CHINA:MORE THAN 40 per cent of the population of Chinese cities will be made up of migrants within two decades, putting huge pressure on the ability of local governments to provide services to citizens, according to a study by the McKinsey Global Institute.
On top of the existing 103 million urban migrants, Chinese cities will face an influx of another 243 million migrants by 2025, taking the urban population up to nearly one billion people.

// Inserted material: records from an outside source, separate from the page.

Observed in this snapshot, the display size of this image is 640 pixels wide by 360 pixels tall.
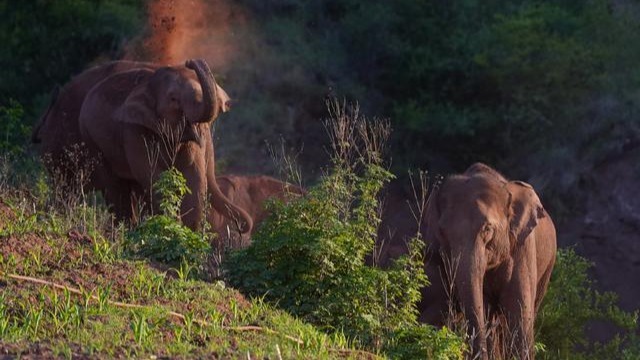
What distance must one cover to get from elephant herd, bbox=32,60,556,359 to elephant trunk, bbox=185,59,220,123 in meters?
0.01

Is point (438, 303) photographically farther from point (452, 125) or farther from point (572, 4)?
point (572, 4)

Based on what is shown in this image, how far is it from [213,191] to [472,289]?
2747 millimetres

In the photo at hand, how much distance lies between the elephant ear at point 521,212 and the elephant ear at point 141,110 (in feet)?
11.7

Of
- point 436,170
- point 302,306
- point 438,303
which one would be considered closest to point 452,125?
point 436,170

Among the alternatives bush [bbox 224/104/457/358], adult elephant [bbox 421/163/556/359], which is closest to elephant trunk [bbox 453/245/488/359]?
adult elephant [bbox 421/163/556/359]

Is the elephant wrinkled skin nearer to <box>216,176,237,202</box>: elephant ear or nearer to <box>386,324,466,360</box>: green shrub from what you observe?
<box>216,176,237,202</box>: elephant ear

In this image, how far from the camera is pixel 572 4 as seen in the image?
26.5 meters

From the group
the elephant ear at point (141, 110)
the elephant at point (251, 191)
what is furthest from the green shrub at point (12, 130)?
the elephant at point (251, 191)

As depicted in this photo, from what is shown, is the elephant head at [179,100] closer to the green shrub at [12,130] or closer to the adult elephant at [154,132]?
the adult elephant at [154,132]

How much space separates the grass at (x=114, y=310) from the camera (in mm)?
8883

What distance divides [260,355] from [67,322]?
1.12 m

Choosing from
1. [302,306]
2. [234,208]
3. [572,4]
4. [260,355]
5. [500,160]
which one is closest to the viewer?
[260,355]

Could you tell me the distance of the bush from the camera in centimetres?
1130

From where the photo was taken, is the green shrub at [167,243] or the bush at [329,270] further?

In the medium and large cities, about half the population will be migrants, which is almost three times the current level.
The forecasts, contained in a study on urbanisation in China, underline the enormous challenge facing Beijing if it is to meet pledges to include the vast army of migrant workers in urban social welfare programmes, to which they are mostly denied access at the moment.
"The fact that 40 to 50 per cent of cities could be made up by migrant workers is a real wake-up call," said Jonathan Woetzel, a director of McKinsey's Shanghai office and one of the authors of the report. "Smaller cities in particular are going to face a growing challenge if they are to provide equal access to social services."
Although migration has delivered as much as 50 per cent of rural China's income through remittances, at the same time it has depleted villages and broken up families, Ran Tao, a rural expert at the Chinese Academy of Sciences, says.
The authors argue that to tackle these mounting pressures, China should move away from its model of more dispersed urbanisation to a more concentrated model based on fewer, larger cities.
Under that more concentrated model of urbanisation, the report forecasts that GDP per capita could be 20 per cent higher by 2025, as larger cities tend to achieve higher productivity, and energy use would be 20 per cent more efficient. It would also reduce the amount of arable land being taken over by cities.
However, the disadvantages of encouraging larger cities would be more severe air pollution and greater traffic congestion on China's busy roads. The government could influence the pattern of urbanisation through land-sale policies, infrastructure investment and the incentives offered to local government officials.